**** Selected excerpt
(Reuters) – U.S. shale producer Continental Resources Inc on Monday posted a bigger-than-expected second-quarter loss as the coronavirus crisis and related lockdowns pummeled demand for fuel and hammered prices.
The largest producer in North Dakota’s Bakken basin – the second-biggest U.S. shale field – had cut as much as 55% of its planned oil output in the June quarter as the oilfield was among the hardest hit by the price plunge.
Average daily production tumbled 38.8% to 202,815 barrels of oil equivalent (boe), while prices crashed 78.1% to $7.88 per boe, the company said.
The company estimates that the second quarter production deferral would help it generate an additional $90 million in cash flow from operations if U.S. oil fetched around $40 a barrel.
Continental said it now expects full-year oil production to range between 155,000 barrels per day (bpd) and 165,000 bpd, about 20% lower than its original forecast at its midpoint.
********
## Problems to work on
1 - Answer these questions from the article on Continental Resources:
(a) By what percentage did average daily production fall?
(b) How much additional cash flow from operations does the company estimate the second-quarter production deferral would generate if U.S. oil fetched around $40 a barrel?
(c) What range does the company now expect for full-year oil production?
2 - For each statement, say whether the article on Continental Resources supports it, and quote the words that decide it.
(a) Continental Resources is the largest producer in the Bakken basin.
(b) Prices received by the company rose during the quarter.
(c) The Bakken is the biggest U.S. shale field.
3 - Extend the article on Continental Resources' second-quarter results with a few sentences that follow on from its last one.
The listing that comes next is separate material and has no connection to the article on Continental Resources.
**** Source material
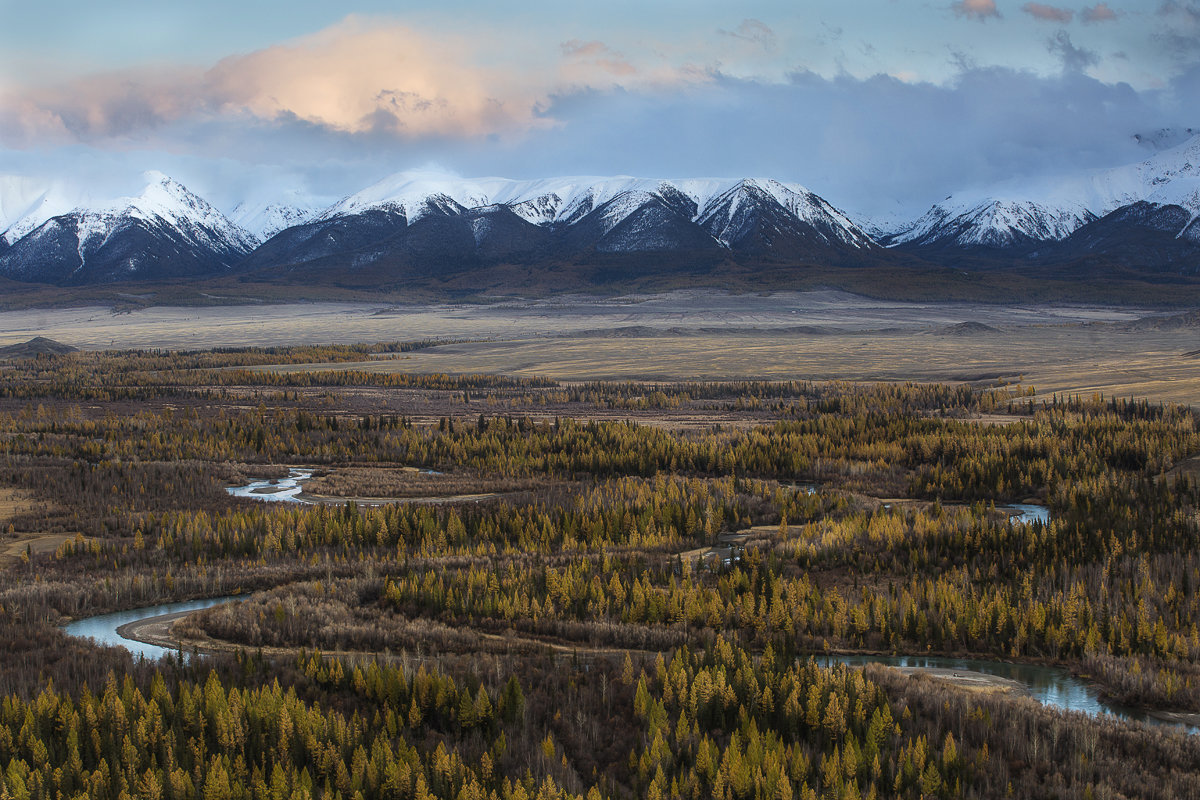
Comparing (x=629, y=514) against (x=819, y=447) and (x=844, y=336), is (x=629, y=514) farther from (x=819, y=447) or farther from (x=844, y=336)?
(x=844, y=336)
********
## Task results
1 -
(a) 38.8%
(b) $90 million
(c) Between 155,000 and 165,000 barrels per day

2 -
(a) Yes: "The largest producer in North Dakota’s Bakken basin"
(b) No: "prices crashed 78.1% to $7.88 per boe"
(c) No: "the second-biggest U.S. shale field"

3 -
The company also said it was on track to achieve its reduced 2020 capital expenditure guidance of $1.2 billion or lower.
Net loss attributable to the company was $239.3 million, or 66 cents per share, for the second quarter ended June 30, compared with a profit of $236.6 million, or 63 cents per share, a year earlier.
Excluding items, Continental posted a loss of 71 cents per shares, while analysts had estimated a loss of 59 cents.
Revenue of $175.7 million also missed estimates of $250.27 million, according to Refinitiv IBES data.